Structured databases like Wikipedia, DBPedia etc are created through collaborative contributions from volunteers and organizations. Since they rely heavily on manual effort, the process of updating these databases is not only tedious and time consuming but is also fraught with many drawbacks. Hence, automatic updation of structured databases has become one of the hot topics of research in the past few years. Automatic updation of structured databases can be broken down into two sub problems: Entity Linking and Slot Filling. In this thesis, we address Entity Linking. Entity Linking is the task of linking named entities occurring in a document
to entries in a Knowledge Base. This is a challenging task because entities can not only occur in various forms, viz: acronyms, nick names, spelling variations etc but can also occur in various contexts.
Once named entities from documents are linked to entries in a knowledge base, information can be integrated across them. Current IE techniques can be used to extract information from documents. Person named disambiguation and Co-reference Resolution are two tasks that share a lot of similarities with Entity Linking. These tasks have attempted to link entities across documents but never attempted to integrate them into a common Knowledge Base.

▶ [GIVEN RECORDS]
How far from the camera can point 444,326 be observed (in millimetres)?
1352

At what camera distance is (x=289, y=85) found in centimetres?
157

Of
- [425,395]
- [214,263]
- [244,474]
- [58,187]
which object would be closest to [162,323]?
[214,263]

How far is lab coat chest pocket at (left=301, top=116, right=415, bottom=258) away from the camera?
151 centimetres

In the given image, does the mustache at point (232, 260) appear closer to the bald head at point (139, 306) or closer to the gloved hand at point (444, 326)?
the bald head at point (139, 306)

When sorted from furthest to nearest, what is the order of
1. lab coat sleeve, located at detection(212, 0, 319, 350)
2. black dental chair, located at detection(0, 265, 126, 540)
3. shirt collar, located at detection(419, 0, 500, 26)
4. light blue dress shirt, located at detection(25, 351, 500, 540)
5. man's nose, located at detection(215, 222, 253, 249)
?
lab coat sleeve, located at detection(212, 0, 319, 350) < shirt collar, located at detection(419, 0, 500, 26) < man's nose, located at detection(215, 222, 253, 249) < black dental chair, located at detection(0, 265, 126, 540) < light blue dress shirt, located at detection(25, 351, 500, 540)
==
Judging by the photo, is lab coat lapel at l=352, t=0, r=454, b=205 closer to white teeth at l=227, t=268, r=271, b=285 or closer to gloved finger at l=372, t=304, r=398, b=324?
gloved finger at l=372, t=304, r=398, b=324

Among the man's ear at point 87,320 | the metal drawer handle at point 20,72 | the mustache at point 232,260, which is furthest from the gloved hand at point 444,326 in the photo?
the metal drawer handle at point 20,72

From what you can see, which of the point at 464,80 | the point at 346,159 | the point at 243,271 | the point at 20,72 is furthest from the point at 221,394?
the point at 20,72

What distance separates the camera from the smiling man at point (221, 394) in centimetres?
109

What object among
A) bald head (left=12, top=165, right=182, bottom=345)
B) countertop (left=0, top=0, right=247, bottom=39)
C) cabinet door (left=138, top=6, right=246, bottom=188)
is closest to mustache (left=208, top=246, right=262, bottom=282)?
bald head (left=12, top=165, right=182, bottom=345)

▶ [EXERCISE REQUIREMENTS]
1 > According to the entity linking passage, into which two sub problems can automatic updation of structured databases be broken down?
2 > Pick up the entity linking passage after its final sentence and continue it.
The material has no connection to the entity linking passage.

▶ [FINAL ANSWERS]
1 > Entity Linking and Slot Filling.

2 >
Our approach to Entity Linking begins with building of an Entity Repository (ER). ER contains information about different forms of named entities and is built
using Wikipedia structural information like redirect pages, disambiguation pages and bold text from first paragraph. Our core algorithm for Entity Linking can be broken down into two steps : Candidate List Generation (CLG) and Ranking. In the CLG phase, we use the ER, Web search results and a named entity recognizer to identify all possible variations of a given named entity. Using these variations we obtain an unordered list of candidate nodes from the KB which can be linked to the given named entity in a document. In the ranking phase, we rank the unordered list of candidate nodes using various similarity techniques. We calculate the similarity between the text of the candidate nodes and the document in which the named entity occurrs. We experiment ranking using various similarity
functions like cosine similarity, Na¨ıve Bayes, maximum entropy, Tf-idf ranking and re-ranking using pseudo relevance feedback. Our experiments show that cosine similarity and Na¨ıve Bayes perform close to state of the art and the Tf-idf ranking
function performs better in some cases.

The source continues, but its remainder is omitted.